## EXERCISE DESCRIPTION
Copy word for word the lines from the start of the records through the line that contains "Now suppose that", both included.

***** DATA TO USE

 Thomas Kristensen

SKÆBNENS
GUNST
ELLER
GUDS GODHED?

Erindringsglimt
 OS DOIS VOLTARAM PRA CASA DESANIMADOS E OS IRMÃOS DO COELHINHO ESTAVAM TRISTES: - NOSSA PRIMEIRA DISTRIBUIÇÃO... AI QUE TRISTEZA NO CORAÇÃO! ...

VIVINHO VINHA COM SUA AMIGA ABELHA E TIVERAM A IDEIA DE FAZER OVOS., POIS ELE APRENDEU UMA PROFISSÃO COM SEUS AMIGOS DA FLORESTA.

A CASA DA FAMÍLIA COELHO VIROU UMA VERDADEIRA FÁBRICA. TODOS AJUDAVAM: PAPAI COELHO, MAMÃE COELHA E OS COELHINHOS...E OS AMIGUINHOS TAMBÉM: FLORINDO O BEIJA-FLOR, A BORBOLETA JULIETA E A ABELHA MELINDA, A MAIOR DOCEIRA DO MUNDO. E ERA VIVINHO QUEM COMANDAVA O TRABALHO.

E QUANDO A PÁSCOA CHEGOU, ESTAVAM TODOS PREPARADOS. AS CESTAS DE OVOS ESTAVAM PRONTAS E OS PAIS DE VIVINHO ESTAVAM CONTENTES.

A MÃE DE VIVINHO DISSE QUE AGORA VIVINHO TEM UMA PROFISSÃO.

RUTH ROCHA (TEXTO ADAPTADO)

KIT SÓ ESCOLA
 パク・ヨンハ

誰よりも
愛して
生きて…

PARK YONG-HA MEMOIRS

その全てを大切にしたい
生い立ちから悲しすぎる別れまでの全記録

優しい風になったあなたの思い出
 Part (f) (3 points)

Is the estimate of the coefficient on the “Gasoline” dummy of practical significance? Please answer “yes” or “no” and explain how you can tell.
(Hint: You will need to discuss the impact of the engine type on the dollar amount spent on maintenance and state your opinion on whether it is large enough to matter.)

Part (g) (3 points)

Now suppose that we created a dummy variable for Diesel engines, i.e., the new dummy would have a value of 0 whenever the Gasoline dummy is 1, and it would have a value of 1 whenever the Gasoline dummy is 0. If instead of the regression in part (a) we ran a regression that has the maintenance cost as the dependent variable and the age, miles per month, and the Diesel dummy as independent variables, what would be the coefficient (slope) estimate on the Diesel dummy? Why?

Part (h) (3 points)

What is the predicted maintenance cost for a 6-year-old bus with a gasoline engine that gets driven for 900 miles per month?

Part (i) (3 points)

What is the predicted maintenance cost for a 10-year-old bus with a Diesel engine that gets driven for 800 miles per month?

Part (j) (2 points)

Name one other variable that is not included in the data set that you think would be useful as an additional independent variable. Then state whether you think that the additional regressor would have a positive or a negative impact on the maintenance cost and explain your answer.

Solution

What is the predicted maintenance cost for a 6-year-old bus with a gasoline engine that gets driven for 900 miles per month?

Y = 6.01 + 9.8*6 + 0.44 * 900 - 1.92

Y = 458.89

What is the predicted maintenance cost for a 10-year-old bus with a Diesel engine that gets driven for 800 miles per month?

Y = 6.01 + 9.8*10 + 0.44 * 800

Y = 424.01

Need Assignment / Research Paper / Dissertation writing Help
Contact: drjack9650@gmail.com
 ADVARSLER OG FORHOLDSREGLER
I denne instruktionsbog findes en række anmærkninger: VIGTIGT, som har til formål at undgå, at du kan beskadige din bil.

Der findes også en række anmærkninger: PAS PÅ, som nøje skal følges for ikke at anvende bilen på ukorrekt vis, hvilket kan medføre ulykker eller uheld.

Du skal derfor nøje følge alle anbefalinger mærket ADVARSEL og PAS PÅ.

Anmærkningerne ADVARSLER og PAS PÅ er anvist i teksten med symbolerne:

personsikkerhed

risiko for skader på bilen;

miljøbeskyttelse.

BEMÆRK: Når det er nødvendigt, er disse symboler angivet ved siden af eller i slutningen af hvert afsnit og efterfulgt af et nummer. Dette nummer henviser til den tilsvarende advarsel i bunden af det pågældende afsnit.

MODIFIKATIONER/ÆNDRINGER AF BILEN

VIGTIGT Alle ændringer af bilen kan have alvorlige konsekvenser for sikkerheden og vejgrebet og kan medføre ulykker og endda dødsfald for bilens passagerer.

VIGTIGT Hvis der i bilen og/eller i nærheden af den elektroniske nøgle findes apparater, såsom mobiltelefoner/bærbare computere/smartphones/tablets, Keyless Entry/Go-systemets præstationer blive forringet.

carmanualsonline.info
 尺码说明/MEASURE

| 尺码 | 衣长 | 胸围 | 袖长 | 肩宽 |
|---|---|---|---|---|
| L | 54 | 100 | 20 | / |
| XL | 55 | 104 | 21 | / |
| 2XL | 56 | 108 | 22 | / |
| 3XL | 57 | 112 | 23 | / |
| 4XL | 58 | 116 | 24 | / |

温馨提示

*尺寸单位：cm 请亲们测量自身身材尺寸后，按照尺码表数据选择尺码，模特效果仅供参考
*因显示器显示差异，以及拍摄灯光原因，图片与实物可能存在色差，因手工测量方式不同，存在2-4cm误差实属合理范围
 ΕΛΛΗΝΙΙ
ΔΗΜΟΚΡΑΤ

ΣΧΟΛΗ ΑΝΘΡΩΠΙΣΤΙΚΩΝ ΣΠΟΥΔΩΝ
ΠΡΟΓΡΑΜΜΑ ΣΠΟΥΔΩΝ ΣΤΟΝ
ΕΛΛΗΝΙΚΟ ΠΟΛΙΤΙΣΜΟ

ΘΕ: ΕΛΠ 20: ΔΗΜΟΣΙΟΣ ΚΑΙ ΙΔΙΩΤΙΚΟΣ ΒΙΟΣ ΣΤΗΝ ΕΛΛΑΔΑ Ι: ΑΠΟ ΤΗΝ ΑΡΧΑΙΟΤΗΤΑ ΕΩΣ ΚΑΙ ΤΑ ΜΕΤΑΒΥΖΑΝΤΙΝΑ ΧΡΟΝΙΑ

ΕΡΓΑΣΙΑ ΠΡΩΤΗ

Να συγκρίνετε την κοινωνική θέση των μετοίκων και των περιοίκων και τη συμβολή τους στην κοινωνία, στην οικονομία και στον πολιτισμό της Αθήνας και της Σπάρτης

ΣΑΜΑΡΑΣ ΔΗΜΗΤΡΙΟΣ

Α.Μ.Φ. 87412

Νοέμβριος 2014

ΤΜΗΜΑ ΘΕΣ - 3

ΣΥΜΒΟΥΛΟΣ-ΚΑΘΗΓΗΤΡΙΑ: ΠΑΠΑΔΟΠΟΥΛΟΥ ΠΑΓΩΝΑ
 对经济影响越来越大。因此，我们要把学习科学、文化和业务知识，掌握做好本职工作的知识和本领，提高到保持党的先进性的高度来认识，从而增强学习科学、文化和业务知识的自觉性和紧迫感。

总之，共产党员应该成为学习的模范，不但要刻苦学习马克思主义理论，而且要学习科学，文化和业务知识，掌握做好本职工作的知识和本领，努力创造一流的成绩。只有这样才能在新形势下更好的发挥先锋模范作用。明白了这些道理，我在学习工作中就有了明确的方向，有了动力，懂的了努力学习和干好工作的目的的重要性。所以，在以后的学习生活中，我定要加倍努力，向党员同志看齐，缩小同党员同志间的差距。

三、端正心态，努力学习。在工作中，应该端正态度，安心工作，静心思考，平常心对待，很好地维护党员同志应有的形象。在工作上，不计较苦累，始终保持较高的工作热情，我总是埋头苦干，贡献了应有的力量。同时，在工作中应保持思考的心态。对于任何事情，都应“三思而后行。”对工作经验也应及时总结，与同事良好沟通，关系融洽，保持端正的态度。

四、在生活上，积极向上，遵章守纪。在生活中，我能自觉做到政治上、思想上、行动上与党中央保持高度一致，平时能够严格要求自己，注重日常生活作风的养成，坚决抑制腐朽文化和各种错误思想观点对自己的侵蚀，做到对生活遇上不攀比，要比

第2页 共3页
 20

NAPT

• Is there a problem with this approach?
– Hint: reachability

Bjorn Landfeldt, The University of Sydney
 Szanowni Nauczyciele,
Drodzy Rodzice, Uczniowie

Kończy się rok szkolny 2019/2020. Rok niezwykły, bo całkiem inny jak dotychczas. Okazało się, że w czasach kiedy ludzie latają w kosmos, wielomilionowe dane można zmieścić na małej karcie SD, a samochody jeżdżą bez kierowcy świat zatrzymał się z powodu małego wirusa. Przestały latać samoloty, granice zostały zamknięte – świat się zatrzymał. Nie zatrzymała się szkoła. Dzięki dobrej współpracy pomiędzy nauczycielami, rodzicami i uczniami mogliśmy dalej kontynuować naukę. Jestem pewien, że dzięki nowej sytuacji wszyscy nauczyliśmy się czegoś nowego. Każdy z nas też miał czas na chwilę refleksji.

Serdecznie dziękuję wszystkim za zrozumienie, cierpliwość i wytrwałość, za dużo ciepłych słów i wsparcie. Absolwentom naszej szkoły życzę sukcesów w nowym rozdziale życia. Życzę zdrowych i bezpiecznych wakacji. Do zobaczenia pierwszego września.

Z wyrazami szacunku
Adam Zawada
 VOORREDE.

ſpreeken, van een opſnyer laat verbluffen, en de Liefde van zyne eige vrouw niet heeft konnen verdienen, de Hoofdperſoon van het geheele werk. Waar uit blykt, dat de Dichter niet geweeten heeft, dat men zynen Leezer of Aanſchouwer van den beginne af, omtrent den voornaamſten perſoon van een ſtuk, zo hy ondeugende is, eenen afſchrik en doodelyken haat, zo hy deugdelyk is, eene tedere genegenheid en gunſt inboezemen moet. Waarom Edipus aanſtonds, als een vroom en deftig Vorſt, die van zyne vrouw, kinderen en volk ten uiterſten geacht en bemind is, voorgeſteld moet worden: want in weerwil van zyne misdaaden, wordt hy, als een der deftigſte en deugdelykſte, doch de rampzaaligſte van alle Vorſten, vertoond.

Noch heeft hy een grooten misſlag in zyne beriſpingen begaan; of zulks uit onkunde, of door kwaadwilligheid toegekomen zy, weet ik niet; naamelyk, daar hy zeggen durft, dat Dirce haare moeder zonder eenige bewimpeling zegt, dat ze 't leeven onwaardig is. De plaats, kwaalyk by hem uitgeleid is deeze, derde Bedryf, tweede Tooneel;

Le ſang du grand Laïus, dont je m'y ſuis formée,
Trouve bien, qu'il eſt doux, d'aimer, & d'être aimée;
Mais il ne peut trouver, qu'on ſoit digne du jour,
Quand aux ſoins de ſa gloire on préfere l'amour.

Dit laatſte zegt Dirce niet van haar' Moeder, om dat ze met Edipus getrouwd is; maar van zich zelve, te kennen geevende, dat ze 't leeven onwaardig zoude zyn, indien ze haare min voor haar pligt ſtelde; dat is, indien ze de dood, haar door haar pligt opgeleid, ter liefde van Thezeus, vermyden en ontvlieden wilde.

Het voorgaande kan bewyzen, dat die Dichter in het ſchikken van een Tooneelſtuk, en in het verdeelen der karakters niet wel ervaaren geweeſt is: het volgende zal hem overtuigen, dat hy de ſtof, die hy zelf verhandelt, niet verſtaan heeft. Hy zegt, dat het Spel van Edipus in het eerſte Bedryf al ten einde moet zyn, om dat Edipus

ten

**********

## TASK ANSWER
 Thomas Kristensen

SKÆBNENS
GUNST
ELLER
GUDS GODHED?

Erindringsglimt
 OS DOIS VOLTARAM PRA CASA DESANIMADOS E OS IRMÃOS DO COELHINHO ESTAVAM TRISTES: - NOSSA PRIMEIRA DISTRIBUIÇÃO... AI QUE TRISTEZA NO CORAÇÃO! ...

VIVINHO VINHA COM SUA AMIGA ABELHA E TIVERAM A IDEIA DE FAZER OVOS., POIS ELE APRENDEU UMA PROFISSÃO COM SEUS AMIGOS DA FLORESTA.

A CASA DA FAMÍLIA COELHO VIROU UMA VERDADEIRA FÁBRICA. TODOS AJUDAVAM: PAPAI COELHO, MAMÃE COELHA E OS COELHINHOS...E OS AMIGUINHOS TAMBÉM: FLORINDO O BEIJA-FLOR, A BORBOLETA JULIETA E A ABELHA MELINDA, A MAIOR DOCEIRA DO MUNDO. E ERA VIVINHO QUEM COMANDAVA O TRABALHO.

E QUANDO A PÁSCOA CHEGOU, ESTAVAM TODOS PREPARADOS. AS CESTAS DE OVOS ESTAVAM PRONTAS E OS PAIS DE VIVINHO ESTAVAM CONTENTES.

A MÃE DE VIVINHO DISSE QUE AGORA VIVINHO TEM UMA PROFISSÃO.

RUTH ROCHA (TEXTO ADAPTADO)

KIT SÓ ESCOLA
 パク・ヨンハ

誰よりも
愛して
生きて…

PARK YONG-HA MEMOIRS

その全てを大切にしたい
生い立ちから悲しすぎる別れまでの全記録

優しい風になったあなたの思い出
 Part (f) (3 points)

Is the estimate of the coefficient on the “Gasoline” dummy of practical significance? Please answer “yes” or “no” and explain how you can tell.
(Hint: You will need to discuss the impact of the engine type on the dollar amount spent on maintenance and state your opinion on whether it is large enough to matter.)

Part (g) (3 points)

Now suppose that we created a dummy variable for Diesel engines, i.e., the new dummy would have a value of 0 whenever the Gasoline dummy is 1, and it would have a value of 1 whenever the Gasoline dummy is 0. If instead of the regression in part (a) we ran a regression that has the maintenance cost as the dependent variable and the age, miles per month, and the Diesel dummy as independent variables, what would be the coefficient (slope) estimate on the Diesel dummy? Why?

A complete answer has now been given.